- Theatrical release poster
- Directed by: William Clemens
- Screenplay by: Kenneth Garnet
- Based on: The Password to Larkspur Lane 1933 novel by Carolyn Keene
- Produced by: Bryan Foy
- Starring: Bonita Granville John Litel James Stephenson Frankie Thomas Frank Orth Helena Phillips Evans
- Cinematography: L. William O'Connell
- Edited by: Frank Magee
- Music by: Heinz Roemheld
- Production company: Warner Bros. Pictures
- Distributed by: Warner Bros. Pictures
- Release date: November 19, 1938;
- Running time: 66 minutes
- Country: United States
- Language: English

= Nancy Drew... Detective =

1938 film

Nancy Drew... Detective is a 1938 American mystery film directed by William Clemens and written by Kenneth Garnet.
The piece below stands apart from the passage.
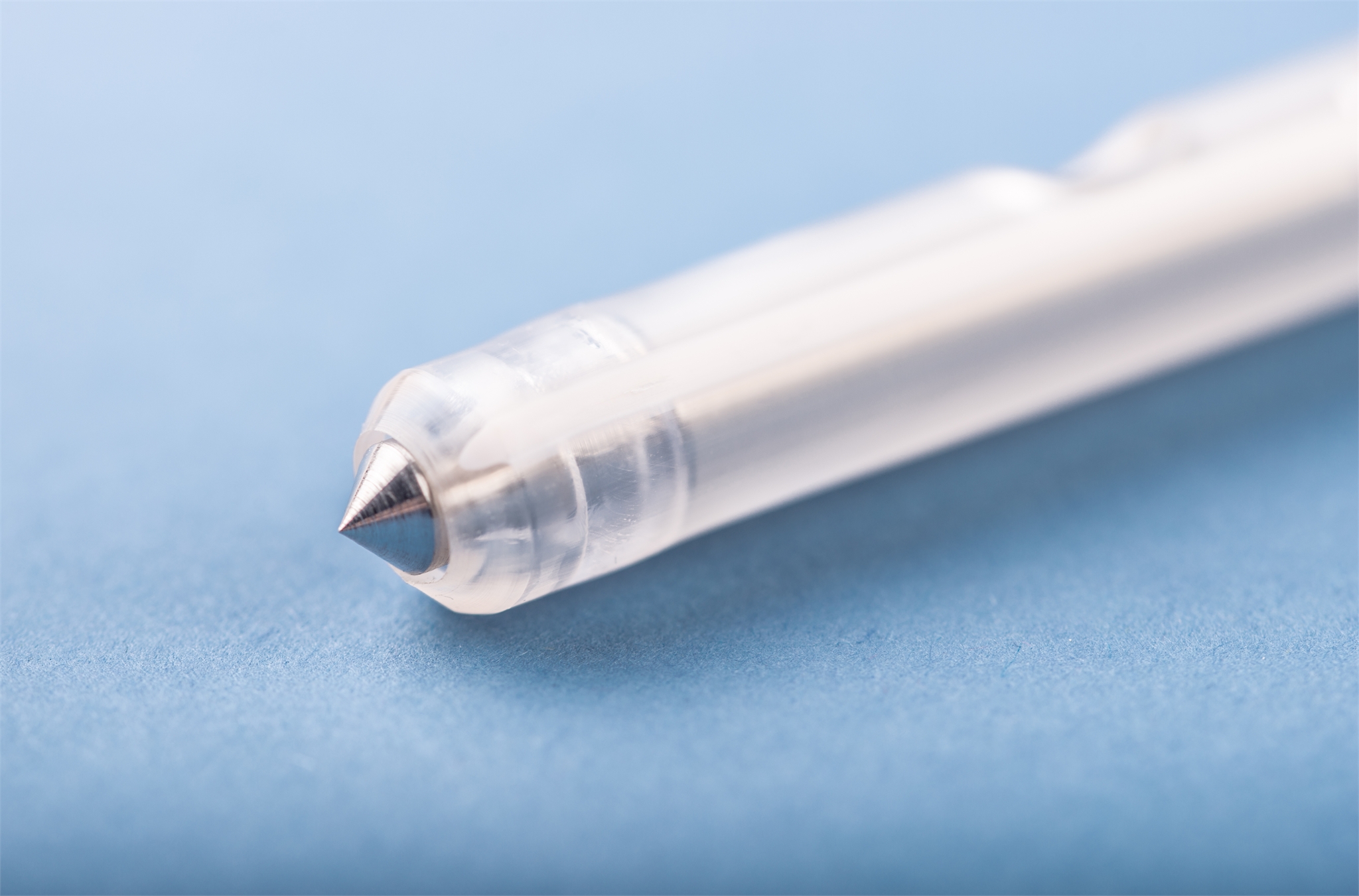 Dreny do drenażu opłucnej (Thorax) GALMED Thorax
The film stars Bonita Granville, John Litel, James Stephenson, Frankie Thomas, Frank Orth and Helena Phillips Evans. The film was released by Warner Bros. Pictures on November 19, 1938.

==Plot==
Wealthy Mary Eldredge (Helena Phillips Evans) decides to donate $250,000 (in 2020 purchase-power that would be $4.5 million) to her alma mater, where teenager Nancy Drew (Bonita Granville) is a student. When Mary doesn't deliver the check to the lawyer Carson Drew (John Litel), Nancy's father, and disappears, it seems as if she has backed out of her original intention. Nancy's classmates turn on her, annoyed that she had gotten their hopes up about getting a swimming pool for the school.

Nancy sets out to find out what really happened. Along the way, with the help of her neighbor and best friend Ted Nickerson (Frankie Thomas), she deals with the kidnapping of her family's doctor, a slow policeman, and an injured carrier pigeon.
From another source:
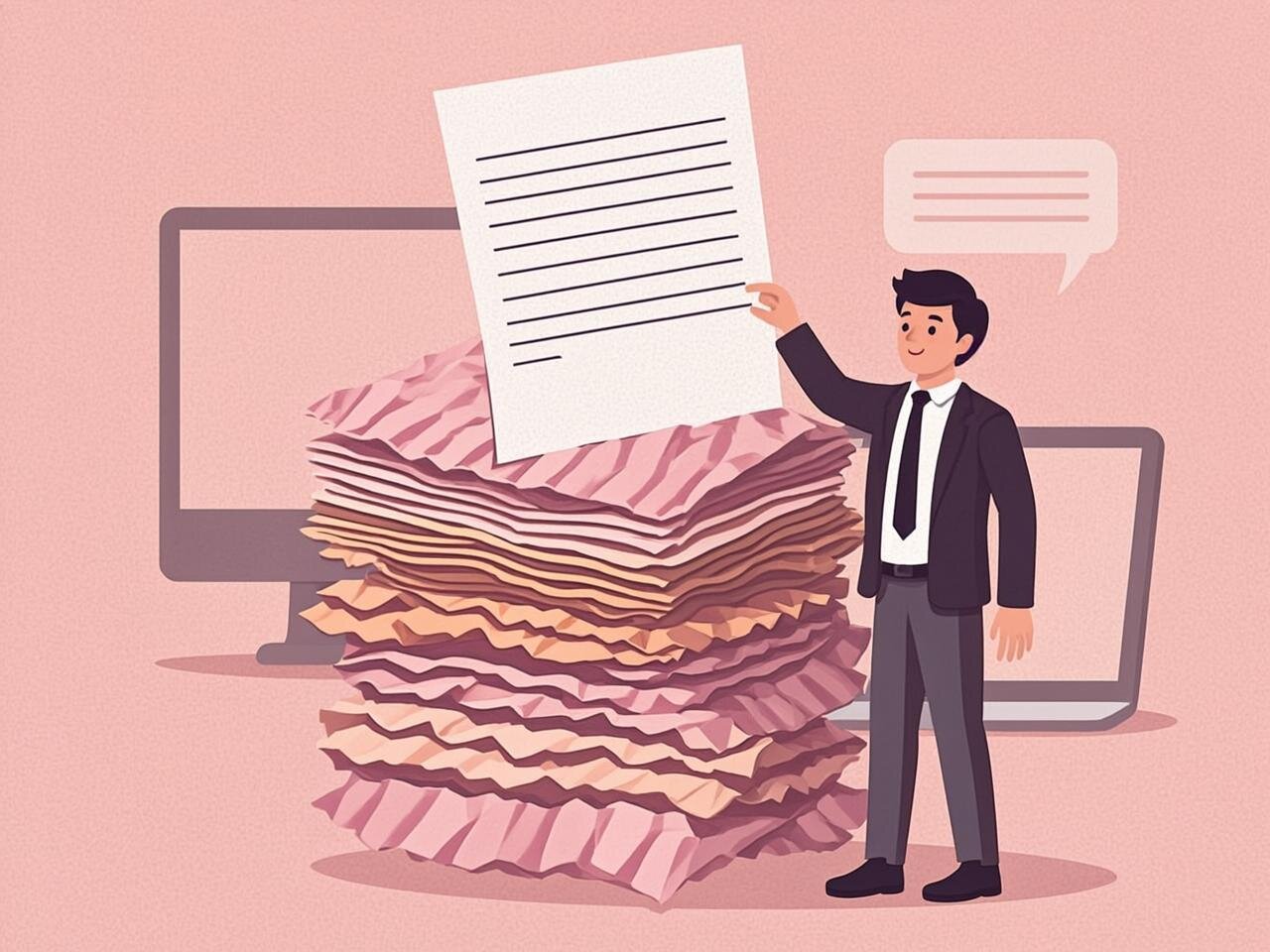Nobody Shows You The First Draft: What The Experts Really Say About Building An Online Brand
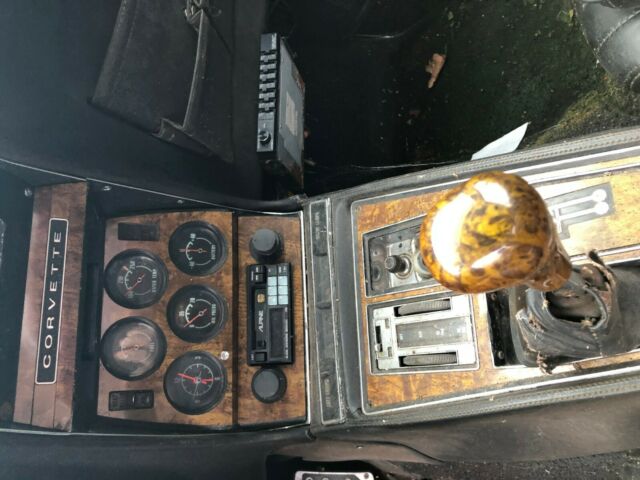 1969 Chevrolet Corvette 2 Door - photo 13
At one point, Nancy and Ted hire a plane to look from the air for a house that fits some clues that they have collected. Planning to rescue Mary, they gain entry to the suspected location, Ted disguised as a nurse and Nancy as a widow. They find Mary but, during their attempted escape, all three are captured. Locked in a basement, Ted finds an old x-ray machine and uses it to produce radio and telephone interference, encoding it to send a call for help. Nancy's father and the police get the message and the gang that had kidnapped Mary is caught.

== Cast ==
- Bonita Granville as Nancy Drew
- John Litel as Carson Drew
- James Stephenson as Challon
- Frankie Thomas as Ted Nickerson (Ned Nickerson in the novel)
- Frank Orth as Captain Tweedy
- Helena Phillips Evans as Mary Eldredge
- Renie Riano as Effie Schneider
- Charles Trowbridge as Hollister
- Dick Purcell as Keiffer
- Edward Keane as Adam Thorne
- Mae Busch as Miss Tyson
- Jack Mower as Radio Station Technician (uncredited)

==Production==
The plot is based on the 1933 novel The Password to Larkspur Lane written by Walter Karig as "Carolyn Keene".
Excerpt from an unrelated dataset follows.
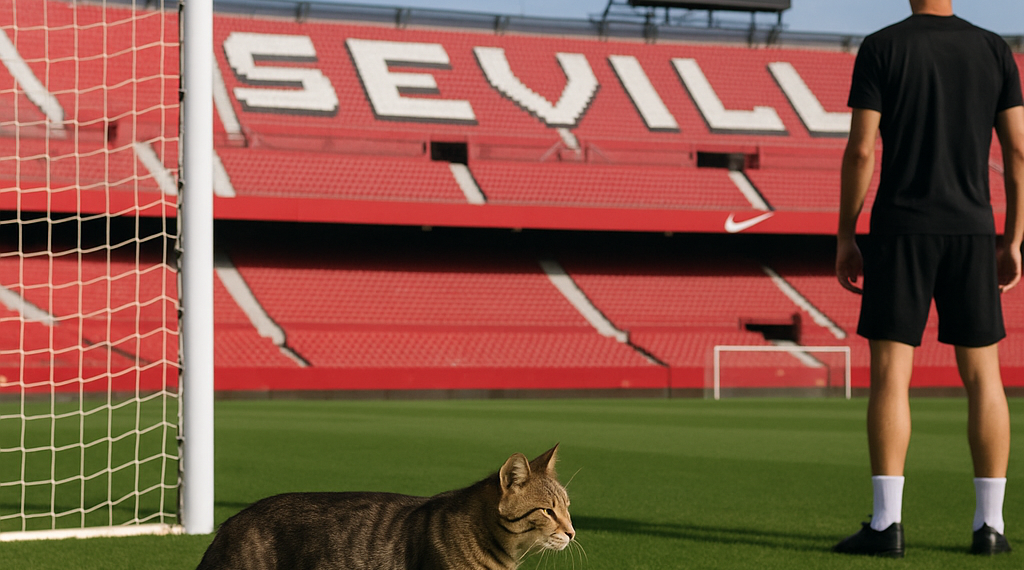 Fran González, a un paso del Sevilla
This was the first of a series of Warner Bros. Nancy Drew films.

Three followed in 1939:
- Nancy Drew... Reporter, then
- Nancy Drew... Trouble Shooter, and ending with
- Nancy Drew and the Hidden Staircase.

All four were directed by William Clemens and featured Bonita Granville, John Litel as Nancy's father, and Frankie Thomas. Kenneth Gamet wrote the screenplays.